Besides the quartet, Ensberg’s class also welcomed another group of special guests: six students from Meadville Area Senior High School and their teacher, Wilma Dunkle. She selected students in an advanced German course who also had shown strong interest in music.
“We spent time before the class learning about typical characteristics of classical music from three different eras,” Dunkle, a 2005 Allegheny graduate, said. “Having the Alexander String Quartet perform pieces from each of the three targeted eras breathed life into those studies.”
As the musicians played, expertly gliding their bows and plucking strings, the college and high school students looked on, some gently tapping their toes or bobbing their heads to the rhythm. But in between pieces the audience took center stage as students shared their reactions.
Those interactions started with a simple question — “How did that piece make you feel?” — and grew into deeper discussions. The students, instructors and musicians delved into the music’s structure and tone as well as the culture and politics of the period in which it was composed.
Topics ranged from the beginnings of the European middle class in Mozart’s era to Beethoven’s penchant for defying musical conventions to the rise of fascism that forced Bartók to leave Hungary in the early 1940s.
Ensberg said the quartet’s performance will help his students gain perspective on the literature they’re reading and analyzing, “to question things, get new ideas and build connections.” And Dunkle said she plans to have follow-up discussions with her students on their understanding before and after the performance.

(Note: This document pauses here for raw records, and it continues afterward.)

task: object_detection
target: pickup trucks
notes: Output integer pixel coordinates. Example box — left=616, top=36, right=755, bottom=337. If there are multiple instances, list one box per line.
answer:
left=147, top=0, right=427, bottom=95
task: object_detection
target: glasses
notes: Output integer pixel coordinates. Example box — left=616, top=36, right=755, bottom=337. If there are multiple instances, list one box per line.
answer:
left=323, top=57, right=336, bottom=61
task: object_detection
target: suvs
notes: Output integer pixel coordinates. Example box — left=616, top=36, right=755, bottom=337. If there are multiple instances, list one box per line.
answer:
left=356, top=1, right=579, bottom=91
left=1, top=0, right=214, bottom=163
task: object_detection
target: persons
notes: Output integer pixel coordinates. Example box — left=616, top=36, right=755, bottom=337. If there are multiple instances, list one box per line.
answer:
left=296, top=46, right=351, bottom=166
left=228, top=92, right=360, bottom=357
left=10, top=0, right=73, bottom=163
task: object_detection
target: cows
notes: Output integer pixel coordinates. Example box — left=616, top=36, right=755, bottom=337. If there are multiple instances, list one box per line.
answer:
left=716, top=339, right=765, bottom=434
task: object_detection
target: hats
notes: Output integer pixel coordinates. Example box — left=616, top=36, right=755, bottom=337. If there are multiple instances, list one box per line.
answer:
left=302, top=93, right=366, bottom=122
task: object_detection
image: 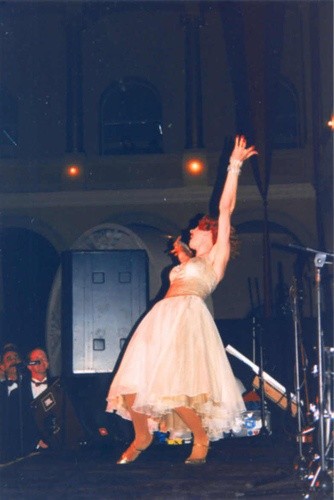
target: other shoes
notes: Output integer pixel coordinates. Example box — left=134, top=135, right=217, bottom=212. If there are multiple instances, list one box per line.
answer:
left=185, top=441, right=210, bottom=464
left=116, top=432, right=154, bottom=465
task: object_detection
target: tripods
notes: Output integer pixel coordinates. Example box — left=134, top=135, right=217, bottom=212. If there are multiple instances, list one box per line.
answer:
left=244, top=239, right=334, bottom=500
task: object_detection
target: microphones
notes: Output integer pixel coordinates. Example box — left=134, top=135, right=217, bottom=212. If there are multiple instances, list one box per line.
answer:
left=15, top=361, right=40, bottom=367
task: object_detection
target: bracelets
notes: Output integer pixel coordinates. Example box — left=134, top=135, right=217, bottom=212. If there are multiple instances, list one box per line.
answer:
left=227, top=165, right=240, bottom=172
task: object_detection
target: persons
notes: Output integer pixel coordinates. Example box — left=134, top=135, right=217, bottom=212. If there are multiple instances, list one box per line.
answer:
left=105, top=134, right=259, bottom=464
left=0, top=344, right=61, bottom=448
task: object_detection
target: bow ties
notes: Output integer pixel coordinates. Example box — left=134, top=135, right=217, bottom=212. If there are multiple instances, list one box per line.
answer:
left=6, top=379, right=19, bottom=386
left=31, top=379, right=48, bottom=386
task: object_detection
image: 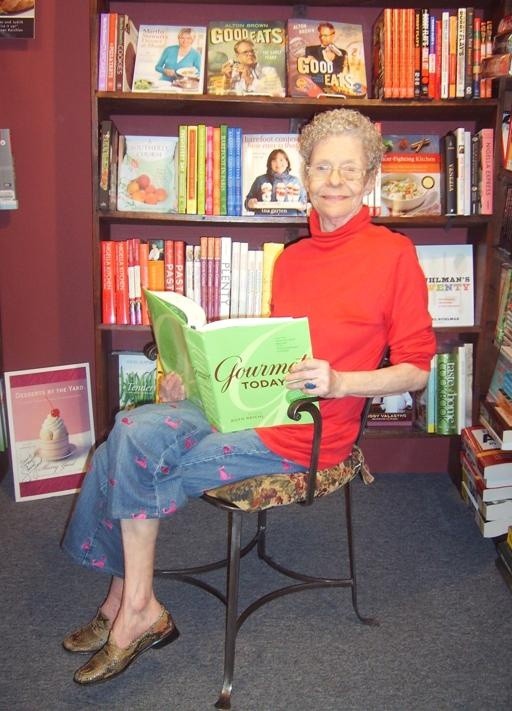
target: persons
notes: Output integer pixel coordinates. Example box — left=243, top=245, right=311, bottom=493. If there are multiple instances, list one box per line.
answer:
left=60, top=108, right=437, bottom=685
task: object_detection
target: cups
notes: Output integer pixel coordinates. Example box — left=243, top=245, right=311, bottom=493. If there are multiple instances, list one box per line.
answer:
left=261, top=181, right=301, bottom=203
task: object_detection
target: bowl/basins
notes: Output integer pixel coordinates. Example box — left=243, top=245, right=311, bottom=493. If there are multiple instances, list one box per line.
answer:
left=381, top=173, right=427, bottom=211
left=331, top=85, right=366, bottom=99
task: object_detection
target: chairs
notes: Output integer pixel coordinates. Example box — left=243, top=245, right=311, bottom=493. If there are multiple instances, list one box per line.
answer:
left=141, top=339, right=394, bottom=709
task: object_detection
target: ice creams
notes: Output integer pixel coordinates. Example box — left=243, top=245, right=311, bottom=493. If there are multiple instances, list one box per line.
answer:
left=41, top=407, right=67, bottom=440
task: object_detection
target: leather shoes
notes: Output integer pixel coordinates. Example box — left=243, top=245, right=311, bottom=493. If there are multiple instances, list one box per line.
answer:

The class marked the first time Dunkle brought her students to Allegheny. The visit resulted from a conversation she had earlier this year with Julia Ludewig, Allegheny assistant professor of German, and Ensberg, who was faculty advisor for Dunkle’s senior comprehensive project while she was an Allegheny student.
Dunkle said she hopes that the collaboration continues. Her school’s languages department recently hosted a World Cultures Week that included presentations by two international exchange students from the college. “I look forward to working with Allegheny more in the future,” Dunkle said.